Working primarily in mouse models of disease and also in people (through a phase I clinical trial), researchers have shown that triple-negative breast tumors might one day be treated with a drug that cuts the connection between normal cells and tumor cells.
The findings stem from a collaboration between researchers at the Garvan Institute of Medical Research (Sydney), the Centre for Cancer Biology (Adelaide), and GEICAM, Spain's leading breast cancer research group (Nat Commun 2018;9:2897).
Aurélie Cazet, PhD, and Mun Hui, PhD, worked with Alex Swarbrick, PhD, (all from Garvan) to investigate the role of non-cancerous cells. The researchers analyzed the genetic output of thousands of individual cells within the tumor.
Importantly, they found that cancer cells send signals to neighboring non-cancerous cells (cancer-associated fibroblasts or CAFs). And CAFs talk back: they send back their own signals that help the cancer cells become drug-resistant and enter a dangerous state the researchers noted as “stem-like.”
The researchers disrupted the hotline between CAFs and cancer cells by using a drug called SMOi, which targets CAFs and stops them from pushing tumor cells towards a “stem-like” state. In mouse models of triple-negative breast cancer, treatment with SMOi reduced the spread of cancer, slowed tumor growth, increased sensitivity to chemotherapy, and improved survival.
Phase I Results
Following the success in mice, Swarbrick worked with GEICAM to carry out a phase I clinical trial in 12 advanced triple-negative breast cancer patients who had relapsed after previously being treated with chemotherapy. Patients were given SMOi together with docetaxel to determine whether the combination was tolerated by patients.
While the combination treatment did not halt cancer progression in nine patients, disease was stabilized in two patients and tumors fully disappeared in one patient.
“The combination of SMOi plus docetaxel produced a tumor shrinkage in some individuals with triple-negative breast cancer who were not expected to have such responses with docetaxel alone,” noted Miguel Martin, MD, PhD, Chairman of GEICAM and principal investigator of the trial. “The challenge now is the identification of the molecular characteristics of the patients most likely to respond to the combination.”
“We observed that the trial participants who responded best to the treatment were the ones with evidence of the highest levels of chatter between CAFs and tumor cells,” Hui remarked. “This is a preliminary finding, but is exciting, because it suggests that it might be possible in the future to identify patients who would respond best to this approach.”
Swarbrick, who led the research, noted it has led to a major step forward in the understanding of how CAFs can drive aggressive cancer.
“It's the stem-like cells in breast tumors that are particularly bad players, as they can travel to distant parts of the body to create new tumors and are resistant to treatment,” he stated. “We knew that CAFs played a role in turning cancer cells into a stem-like state, but now we know one way in which they communicate with tumors—and how to stop them talking to one another.”
Michael Samuel, PhD, Associate Professor at the Centre for Cancer Biology, worked with Swarbrick, Cazet, and Hui on the new research.
“We found that when they received signals from cancer cells, CAFs produced large amounts of collagen, a protein that forms a dense scaffold in the tumor, which increased its stiffness and helped to maintain the stem-like state of the cancer cells. When we disrupted the hotline in our models, collagen density was reduced and the cancer cells weren't as stem-like anymore,” Samuel said.
The breadth of this study, from cutting-edge single cell genomics (which explores which genes are turned on and off in thousands of individual cells) through to human clinical trials, has painted a comprehensive picture of how CAFs and tumor cells communicate to drive breast cancer progression and how this knowledge may be used to design more effective treatment.

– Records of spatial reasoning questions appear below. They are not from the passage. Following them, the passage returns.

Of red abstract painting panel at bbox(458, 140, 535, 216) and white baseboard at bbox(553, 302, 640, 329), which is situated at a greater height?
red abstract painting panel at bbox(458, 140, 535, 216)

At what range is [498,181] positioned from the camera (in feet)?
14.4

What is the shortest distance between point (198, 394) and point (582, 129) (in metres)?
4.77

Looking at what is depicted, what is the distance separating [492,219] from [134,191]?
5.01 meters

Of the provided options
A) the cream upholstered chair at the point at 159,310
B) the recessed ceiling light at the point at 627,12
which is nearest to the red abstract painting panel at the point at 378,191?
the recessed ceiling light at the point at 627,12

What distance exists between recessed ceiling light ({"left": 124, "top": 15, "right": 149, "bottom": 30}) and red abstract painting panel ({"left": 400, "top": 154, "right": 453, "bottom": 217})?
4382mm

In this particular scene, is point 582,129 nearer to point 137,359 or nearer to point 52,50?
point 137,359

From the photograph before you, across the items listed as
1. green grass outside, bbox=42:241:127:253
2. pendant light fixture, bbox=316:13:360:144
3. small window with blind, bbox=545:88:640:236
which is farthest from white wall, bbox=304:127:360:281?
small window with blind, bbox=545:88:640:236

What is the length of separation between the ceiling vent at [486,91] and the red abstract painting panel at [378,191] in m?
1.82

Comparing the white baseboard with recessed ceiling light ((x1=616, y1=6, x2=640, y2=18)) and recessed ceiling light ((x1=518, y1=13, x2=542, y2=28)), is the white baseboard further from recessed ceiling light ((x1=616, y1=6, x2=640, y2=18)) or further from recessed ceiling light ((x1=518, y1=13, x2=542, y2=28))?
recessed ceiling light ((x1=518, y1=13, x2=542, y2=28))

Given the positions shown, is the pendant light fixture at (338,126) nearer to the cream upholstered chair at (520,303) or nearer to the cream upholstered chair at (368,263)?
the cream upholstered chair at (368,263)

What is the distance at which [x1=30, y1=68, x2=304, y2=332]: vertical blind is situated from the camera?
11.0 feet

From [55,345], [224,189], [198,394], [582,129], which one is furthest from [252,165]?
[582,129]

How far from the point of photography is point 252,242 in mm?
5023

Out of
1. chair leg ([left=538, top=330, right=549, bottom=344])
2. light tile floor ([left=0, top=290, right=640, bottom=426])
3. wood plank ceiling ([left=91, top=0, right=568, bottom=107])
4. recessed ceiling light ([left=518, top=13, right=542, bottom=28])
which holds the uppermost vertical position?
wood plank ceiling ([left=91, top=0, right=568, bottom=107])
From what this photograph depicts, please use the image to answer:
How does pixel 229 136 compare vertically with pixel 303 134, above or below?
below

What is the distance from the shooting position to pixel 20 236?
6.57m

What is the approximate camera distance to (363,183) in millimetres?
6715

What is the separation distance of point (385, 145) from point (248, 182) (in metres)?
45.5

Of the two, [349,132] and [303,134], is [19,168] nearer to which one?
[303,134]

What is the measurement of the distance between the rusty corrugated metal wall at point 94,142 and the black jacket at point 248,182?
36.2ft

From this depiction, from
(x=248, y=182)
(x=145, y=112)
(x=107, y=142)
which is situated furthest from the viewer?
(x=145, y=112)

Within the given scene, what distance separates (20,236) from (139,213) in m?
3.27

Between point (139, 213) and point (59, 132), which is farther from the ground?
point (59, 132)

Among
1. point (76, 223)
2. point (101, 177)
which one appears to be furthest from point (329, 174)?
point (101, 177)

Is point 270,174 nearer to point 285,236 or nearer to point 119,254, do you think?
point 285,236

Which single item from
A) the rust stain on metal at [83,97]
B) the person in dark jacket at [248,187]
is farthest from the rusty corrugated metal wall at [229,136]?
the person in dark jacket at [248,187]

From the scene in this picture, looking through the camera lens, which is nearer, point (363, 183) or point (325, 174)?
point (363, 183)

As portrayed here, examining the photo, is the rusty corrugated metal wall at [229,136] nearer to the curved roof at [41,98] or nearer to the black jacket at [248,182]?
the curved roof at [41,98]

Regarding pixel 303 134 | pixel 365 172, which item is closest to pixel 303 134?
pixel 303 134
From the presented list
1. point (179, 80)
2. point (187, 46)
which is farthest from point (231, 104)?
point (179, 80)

“Single-cell genomics was crucial for this research,” Cazet added. “We were able to take a tumor, separate out the cancer cells from the CAFs, and look in detail at the genes that were switched on and off in each cell type. In this way, we were able to uncover their communication strategy, and found the first ever evidence that we may be able to target this communication channel to improve outcomes in triple-negative breast cancer.”
Next Steps in Research
Phase I clinical trials in a small number of patients are now complete, and Swarbrick and his medical collaborators are currently working on designing and funding phase II trials to test the effectiveness of this treatment in a larger group of patients. In parallel, Swarbrick has plans to investigate prostate cancer, where the same communication may be happening.
“We have preliminary clinical evidence that targeting the hotline between cancer cells and CAFs may be effective in breast cancer,” Swarbrick noted, “but we certainly hope that this strategy will have applications in other cancer types. We also hope this story will encourage others to look for answers outside the box, or rather, outside the tumor cell.”